__WRITTEN INSTRUCTION__. Could the lines from the one with "Ordering from farthest" through the end of the listing be restated exactly, with nothing else included?

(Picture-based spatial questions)
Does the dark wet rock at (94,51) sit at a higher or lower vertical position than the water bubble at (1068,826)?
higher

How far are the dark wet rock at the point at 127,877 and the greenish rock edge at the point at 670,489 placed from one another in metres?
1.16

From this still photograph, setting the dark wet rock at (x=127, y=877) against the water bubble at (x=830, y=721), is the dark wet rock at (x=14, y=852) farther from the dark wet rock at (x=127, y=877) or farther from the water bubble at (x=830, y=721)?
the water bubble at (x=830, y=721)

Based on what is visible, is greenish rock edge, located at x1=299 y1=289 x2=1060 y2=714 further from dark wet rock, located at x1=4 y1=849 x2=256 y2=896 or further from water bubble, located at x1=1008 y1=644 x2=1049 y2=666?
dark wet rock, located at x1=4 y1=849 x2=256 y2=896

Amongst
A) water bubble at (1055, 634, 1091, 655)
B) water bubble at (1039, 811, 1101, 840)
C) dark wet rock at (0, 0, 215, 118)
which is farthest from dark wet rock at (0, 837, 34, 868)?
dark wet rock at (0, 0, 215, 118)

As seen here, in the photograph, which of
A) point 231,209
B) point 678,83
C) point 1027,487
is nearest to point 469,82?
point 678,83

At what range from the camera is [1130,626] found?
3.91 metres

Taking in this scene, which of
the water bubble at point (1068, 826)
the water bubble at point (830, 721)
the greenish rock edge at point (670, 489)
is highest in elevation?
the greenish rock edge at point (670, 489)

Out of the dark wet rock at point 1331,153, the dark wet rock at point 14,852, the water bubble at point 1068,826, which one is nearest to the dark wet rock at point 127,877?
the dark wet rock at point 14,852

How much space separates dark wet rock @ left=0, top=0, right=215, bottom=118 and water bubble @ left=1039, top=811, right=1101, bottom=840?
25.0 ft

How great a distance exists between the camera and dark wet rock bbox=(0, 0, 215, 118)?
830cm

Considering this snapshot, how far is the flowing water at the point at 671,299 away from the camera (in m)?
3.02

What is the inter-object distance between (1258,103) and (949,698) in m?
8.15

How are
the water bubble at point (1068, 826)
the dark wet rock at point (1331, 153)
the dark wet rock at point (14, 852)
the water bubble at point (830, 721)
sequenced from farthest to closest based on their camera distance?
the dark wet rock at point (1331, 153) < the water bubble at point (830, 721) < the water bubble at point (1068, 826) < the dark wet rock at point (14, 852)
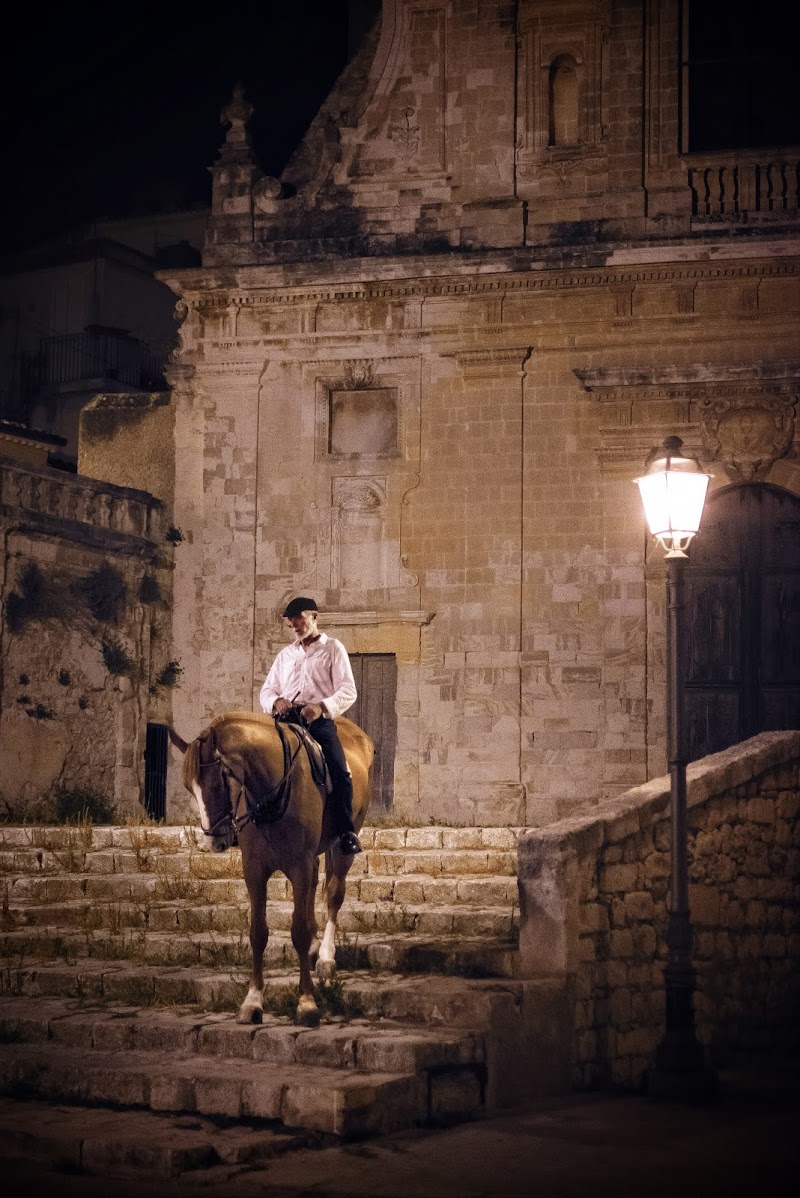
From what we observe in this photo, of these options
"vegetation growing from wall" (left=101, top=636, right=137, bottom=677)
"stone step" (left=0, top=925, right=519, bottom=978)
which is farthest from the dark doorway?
"stone step" (left=0, top=925, right=519, bottom=978)

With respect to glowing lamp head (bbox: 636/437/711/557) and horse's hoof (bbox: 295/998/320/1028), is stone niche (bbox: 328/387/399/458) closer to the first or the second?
glowing lamp head (bbox: 636/437/711/557)

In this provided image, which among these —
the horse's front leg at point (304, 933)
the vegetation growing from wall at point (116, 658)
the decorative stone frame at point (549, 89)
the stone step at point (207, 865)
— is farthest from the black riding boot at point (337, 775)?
the decorative stone frame at point (549, 89)

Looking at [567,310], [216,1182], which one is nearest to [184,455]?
[567,310]

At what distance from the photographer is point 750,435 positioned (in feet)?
62.3

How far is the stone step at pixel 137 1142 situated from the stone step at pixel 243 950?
228 cm

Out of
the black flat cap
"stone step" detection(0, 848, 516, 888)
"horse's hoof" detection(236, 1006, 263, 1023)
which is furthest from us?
"stone step" detection(0, 848, 516, 888)

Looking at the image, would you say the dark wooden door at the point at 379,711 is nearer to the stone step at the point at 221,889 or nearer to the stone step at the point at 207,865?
the stone step at the point at 207,865

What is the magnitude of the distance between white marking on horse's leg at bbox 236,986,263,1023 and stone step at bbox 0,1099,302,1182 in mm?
881

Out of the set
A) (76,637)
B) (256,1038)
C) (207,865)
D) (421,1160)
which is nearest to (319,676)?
(256,1038)

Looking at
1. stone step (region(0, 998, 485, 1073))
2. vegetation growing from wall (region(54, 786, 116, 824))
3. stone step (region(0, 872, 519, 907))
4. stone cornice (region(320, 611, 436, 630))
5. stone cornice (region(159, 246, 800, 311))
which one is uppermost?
stone cornice (region(159, 246, 800, 311))

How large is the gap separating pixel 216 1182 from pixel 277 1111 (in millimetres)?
834

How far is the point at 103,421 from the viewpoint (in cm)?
2161

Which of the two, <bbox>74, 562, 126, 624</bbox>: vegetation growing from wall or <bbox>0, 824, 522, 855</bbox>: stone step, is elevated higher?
<bbox>74, 562, 126, 624</bbox>: vegetation growing from wall

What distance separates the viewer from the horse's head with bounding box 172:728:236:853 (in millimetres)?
9312
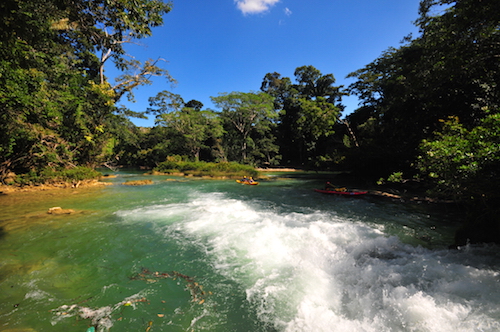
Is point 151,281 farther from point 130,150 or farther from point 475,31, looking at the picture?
point 130,150

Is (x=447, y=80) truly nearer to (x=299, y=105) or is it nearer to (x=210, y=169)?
(x=210, y=169)

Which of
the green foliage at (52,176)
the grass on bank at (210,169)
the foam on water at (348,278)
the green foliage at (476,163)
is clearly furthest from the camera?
the grass on bank at (210,169)

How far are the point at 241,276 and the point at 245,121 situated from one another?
30.3 m

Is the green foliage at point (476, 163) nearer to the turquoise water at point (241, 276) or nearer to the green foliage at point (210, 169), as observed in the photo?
the turquoise water at point (241, 276)

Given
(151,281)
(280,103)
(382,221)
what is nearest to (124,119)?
(151,281)

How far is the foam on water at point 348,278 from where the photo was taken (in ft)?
8.54

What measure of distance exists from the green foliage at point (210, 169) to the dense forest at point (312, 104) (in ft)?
15.5

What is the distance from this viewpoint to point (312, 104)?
18.1 meters

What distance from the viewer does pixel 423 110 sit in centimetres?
1053

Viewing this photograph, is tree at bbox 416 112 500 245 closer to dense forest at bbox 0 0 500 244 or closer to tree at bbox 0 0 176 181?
dense forest at bbox 0 0 500 244

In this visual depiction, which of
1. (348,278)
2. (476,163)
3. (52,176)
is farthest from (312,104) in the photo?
(52,176)

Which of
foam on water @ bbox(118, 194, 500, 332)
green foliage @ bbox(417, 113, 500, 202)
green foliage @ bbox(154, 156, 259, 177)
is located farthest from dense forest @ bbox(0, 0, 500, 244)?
green foliage @ bbox(154, 156, 259, 177)

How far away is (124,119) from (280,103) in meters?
29.5

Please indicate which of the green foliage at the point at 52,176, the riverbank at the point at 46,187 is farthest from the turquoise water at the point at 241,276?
the green foliage at the point at 52,176
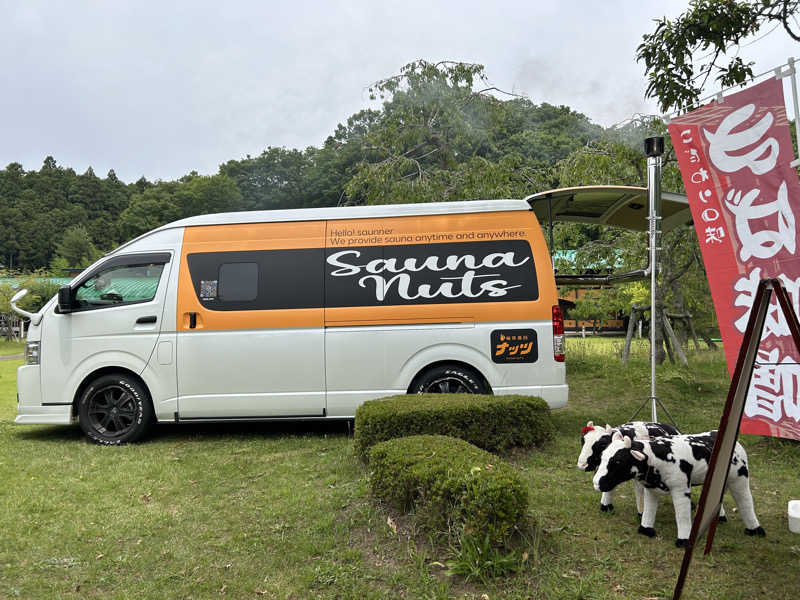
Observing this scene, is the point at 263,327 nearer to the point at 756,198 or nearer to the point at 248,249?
the point at 248,249

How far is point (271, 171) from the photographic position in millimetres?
49156

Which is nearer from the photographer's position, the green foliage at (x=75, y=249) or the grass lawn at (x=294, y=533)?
the grass lawn at (x=294, y=533)

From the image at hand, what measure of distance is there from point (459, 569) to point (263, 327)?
161 inches

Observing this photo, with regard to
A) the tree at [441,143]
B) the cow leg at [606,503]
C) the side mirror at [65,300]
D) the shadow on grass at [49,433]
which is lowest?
the shadow on grass at [49,433]

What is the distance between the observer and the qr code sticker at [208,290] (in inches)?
271

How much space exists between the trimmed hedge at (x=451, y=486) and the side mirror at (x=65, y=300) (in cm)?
438

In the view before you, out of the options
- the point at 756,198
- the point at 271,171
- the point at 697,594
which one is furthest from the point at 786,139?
the point at 271,171

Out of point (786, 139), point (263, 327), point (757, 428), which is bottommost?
point (757, 428)

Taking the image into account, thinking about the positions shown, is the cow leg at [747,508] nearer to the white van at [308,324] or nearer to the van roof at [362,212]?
the white van at [308,324]

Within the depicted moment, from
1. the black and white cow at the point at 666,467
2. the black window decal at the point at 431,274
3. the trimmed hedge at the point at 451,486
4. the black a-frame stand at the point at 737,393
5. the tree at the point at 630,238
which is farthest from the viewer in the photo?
the tree at the point at 630,238

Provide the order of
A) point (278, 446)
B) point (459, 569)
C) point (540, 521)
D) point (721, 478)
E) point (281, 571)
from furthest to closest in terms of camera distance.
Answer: point (278, 446), point (540, 521), point (281, 571), point (459, 569), point (721, 478)

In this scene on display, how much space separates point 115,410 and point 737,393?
247 inches

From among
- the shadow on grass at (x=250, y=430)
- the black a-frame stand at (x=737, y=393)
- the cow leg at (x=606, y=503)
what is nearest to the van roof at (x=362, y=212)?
the shadow on grass at (x=250, y=430)

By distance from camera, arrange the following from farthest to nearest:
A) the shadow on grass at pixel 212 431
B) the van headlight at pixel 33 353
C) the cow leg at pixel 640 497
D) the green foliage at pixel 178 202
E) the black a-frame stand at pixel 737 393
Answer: the green foliage at pixel 178 202
the shadow on grass at pixel 212 431
the van headlight at pixel 33 353
the cow leg at pixel 640 497
the black a-frame stand at pixel 737 393
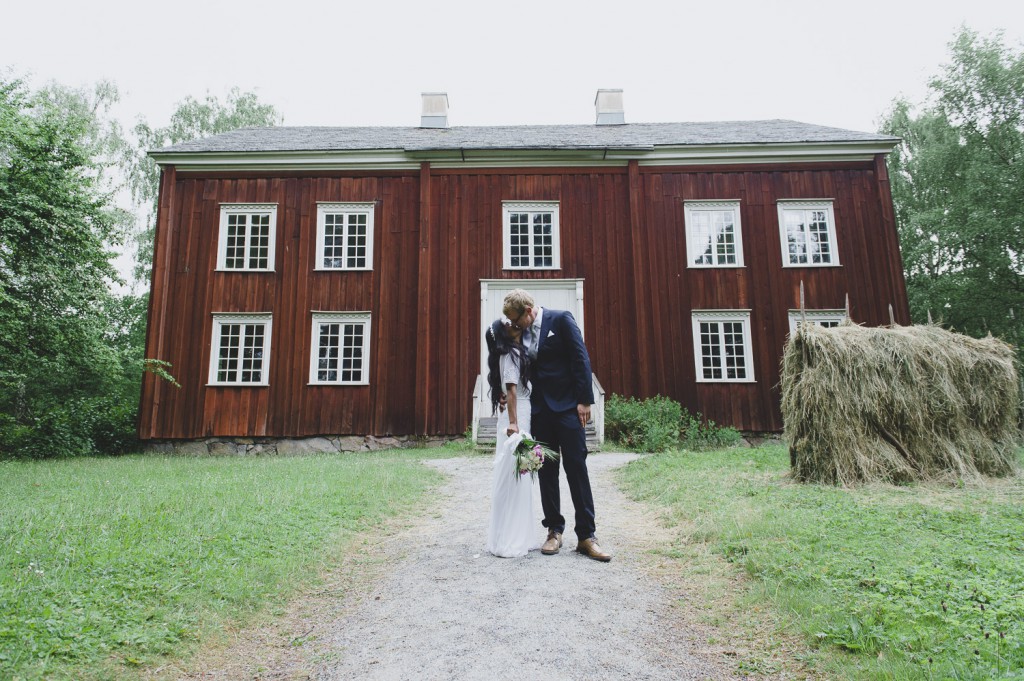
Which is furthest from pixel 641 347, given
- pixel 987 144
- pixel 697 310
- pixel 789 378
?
pixel 987 144

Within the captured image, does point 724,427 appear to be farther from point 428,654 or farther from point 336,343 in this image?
point 428,654

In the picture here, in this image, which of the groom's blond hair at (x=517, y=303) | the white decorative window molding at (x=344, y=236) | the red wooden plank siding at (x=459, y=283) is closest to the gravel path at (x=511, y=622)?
the groom's blond hair at (x=517, y=303)

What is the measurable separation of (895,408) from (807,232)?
9.55m

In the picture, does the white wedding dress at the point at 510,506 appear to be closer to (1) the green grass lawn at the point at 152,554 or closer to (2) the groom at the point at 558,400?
(2) the groom at the point at 558,400

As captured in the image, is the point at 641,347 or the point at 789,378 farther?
the point at 641,347

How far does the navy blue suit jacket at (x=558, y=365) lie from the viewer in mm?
4738

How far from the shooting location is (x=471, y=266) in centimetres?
1544

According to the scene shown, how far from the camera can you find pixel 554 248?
1563cm

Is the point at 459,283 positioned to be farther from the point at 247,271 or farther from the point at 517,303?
the point at 517,303

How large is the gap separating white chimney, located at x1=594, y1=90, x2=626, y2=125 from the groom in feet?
54.1

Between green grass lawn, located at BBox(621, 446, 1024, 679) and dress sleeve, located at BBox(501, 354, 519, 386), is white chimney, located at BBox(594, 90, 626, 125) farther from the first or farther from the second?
dress sleeve, located at BBox(501, 354, 519, 386)

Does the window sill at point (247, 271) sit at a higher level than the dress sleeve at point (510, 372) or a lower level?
higher

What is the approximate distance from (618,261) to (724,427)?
15.9 feet

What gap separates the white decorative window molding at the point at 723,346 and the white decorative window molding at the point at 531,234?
3994mm
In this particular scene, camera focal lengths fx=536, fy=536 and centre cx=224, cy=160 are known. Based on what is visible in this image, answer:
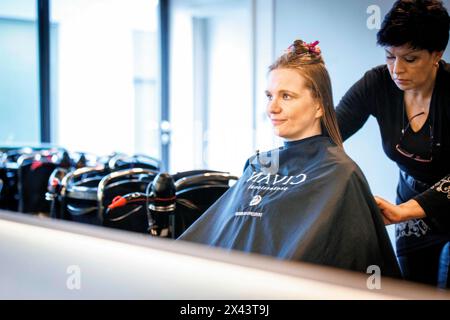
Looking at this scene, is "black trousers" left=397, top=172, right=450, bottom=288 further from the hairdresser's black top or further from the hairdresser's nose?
the hairdresser's nose

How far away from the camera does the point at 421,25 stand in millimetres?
1610

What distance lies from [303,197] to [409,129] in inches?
15.9

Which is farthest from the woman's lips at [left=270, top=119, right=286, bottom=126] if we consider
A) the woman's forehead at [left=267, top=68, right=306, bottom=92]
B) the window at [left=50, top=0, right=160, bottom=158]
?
the window at [left=50, top=0, right=160, bottom=158]

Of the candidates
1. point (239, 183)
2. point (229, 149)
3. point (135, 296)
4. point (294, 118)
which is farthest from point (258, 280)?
point (229, 149)

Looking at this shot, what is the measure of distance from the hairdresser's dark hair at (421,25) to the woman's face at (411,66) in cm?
2

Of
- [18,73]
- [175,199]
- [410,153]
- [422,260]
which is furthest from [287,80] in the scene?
[18,73]

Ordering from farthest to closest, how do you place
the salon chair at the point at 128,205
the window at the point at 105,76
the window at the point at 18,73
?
1. the window at the point at 105,76
2. the window at the point at 18,73
3. the salon chair at the point at 128,205

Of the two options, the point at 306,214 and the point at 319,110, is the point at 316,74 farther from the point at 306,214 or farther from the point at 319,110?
the point at 306,214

__CORRECT ANSWER__.
Ordering from farthest to closest, how do you place
the salon chair at the point at 128,205
the window at the point at 105,76
the window at the point at 18,73
?
1. the window at the point at 105,76
2. the window at the point at 18,73
3. the salon chair at the point at 128,205

Of the two options, the point at 306,214 and the point at 319,110, is the point at 316,74 farther from the point at 306,214 or farther from the point at 319,110?
the point at 306,214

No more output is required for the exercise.